SHORT TASK A — In the piece on Viliui Sakha communities, since what year has Crate conducted ethnographic research there?

PAGE EXTRACT —
- - - -
November 15, 2021
Susan Alexandra Crate has conducted ethnographic research with Viliui Sakha communities of northeastern Siberia, Russia since 1991. Her new book, Once upon the Permafrost, is a longitudinal climate ethnography that explains how her collaborators are affected by and adapting to climate change in the context of their extreme climate. Sakha’s Turkic ancestors migrated north to their present home over 500 years ago and adapted a horse and cattle subsistence to a climate that is characterized by a 100 degree Celsius temperature fluctuation (-60 to +40). They did so by holding their cows in barns nine months of the year and harvesting copious amounts of hay for fodder in the brief sweltering summer. Their adaptation is contingent upon their cosmology that ascertains everything in the world has sentience. This historical belief is also the foundation of the Indigenous knowledge system that informs their adaptation.
Today, Crate shares some notes from her time in northeastern Siberia.
- - - -
DATA IN THIS EXERCISE —
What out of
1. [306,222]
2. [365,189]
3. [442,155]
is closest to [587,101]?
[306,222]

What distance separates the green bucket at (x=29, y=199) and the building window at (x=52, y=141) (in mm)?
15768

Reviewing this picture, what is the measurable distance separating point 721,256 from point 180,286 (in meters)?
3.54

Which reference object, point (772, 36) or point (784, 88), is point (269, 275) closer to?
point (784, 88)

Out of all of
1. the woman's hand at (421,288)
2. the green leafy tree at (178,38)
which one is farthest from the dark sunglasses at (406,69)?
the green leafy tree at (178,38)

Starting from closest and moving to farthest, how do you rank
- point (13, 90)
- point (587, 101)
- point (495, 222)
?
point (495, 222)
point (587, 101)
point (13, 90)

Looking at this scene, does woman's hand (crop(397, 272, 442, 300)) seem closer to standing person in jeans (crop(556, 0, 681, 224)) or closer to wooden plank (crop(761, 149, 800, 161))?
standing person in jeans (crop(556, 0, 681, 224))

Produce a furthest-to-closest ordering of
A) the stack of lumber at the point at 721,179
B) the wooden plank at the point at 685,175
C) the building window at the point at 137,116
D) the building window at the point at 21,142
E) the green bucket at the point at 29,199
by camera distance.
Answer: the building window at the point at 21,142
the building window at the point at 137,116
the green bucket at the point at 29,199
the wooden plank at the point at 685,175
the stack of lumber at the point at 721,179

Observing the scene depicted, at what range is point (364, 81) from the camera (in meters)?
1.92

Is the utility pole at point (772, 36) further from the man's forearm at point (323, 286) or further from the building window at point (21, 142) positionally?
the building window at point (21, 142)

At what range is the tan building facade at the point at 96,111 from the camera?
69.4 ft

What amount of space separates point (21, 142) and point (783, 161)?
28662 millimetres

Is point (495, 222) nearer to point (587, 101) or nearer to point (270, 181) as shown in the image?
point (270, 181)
- - - -
SHORT TASK B — Copy out the records starting at the line that contains "Starting from closest" and ending at the end of the records, swapping "camera" for "viewer" and leaving everything else unchanged; give only those lines.

SOLUTION A — Since 1991.

SOLUTION B —
Starting from closest and moving to farthest, how do you rank
- point (13, 90)
- point (587, 101)
- point (495, 222)
?
point (495, 222)
point (587, 101)
point (13, 90)

Looking at this scene, does woman's hand (crop(397, 272, 442, 300)) seem closer to standing person in jeans (crop(556, 0, 681, 224)) or closer to wooden plank (crop(761, 149, 800, 161))?
standing person in jeans (crop(556, 0, 681, 224))

Produce a furthest-to-closest ordering of
A) the stack of lumber at the point at 721,179
B) the wooden plank at the point at 685,175
C) the building window at the point at 137,116
D) the building window at the point at 21,142
E) the green bucket at the point at 29,199
by viewer distance.
Answer: the building window at the point at 21,142
the building window at the point at 137,116
the green bucket at the point at 29,199
the wooden plank at the point at 685,175
the stack of lumber at the point at 721,179

Observing the scene depicted, at what range is point (364, 81) from the viewer (in meters)?
1.92

Is the utility pole at point (772, 36) further from the man's forearm at point (323, 286) or further from the building window at point (21, 142) positionally?
the building window at point (21, 142)

At what range is the tan building facade at the point at 96,111 from the viewer?
69.4 ft

What amount of space separates point (21, 142) and point (783, 161)?
28662 millimetres

Is point (495, 222) nearer to point (587, 101) or nearer to point (270, 181) as shown in the image?
point (270, 181)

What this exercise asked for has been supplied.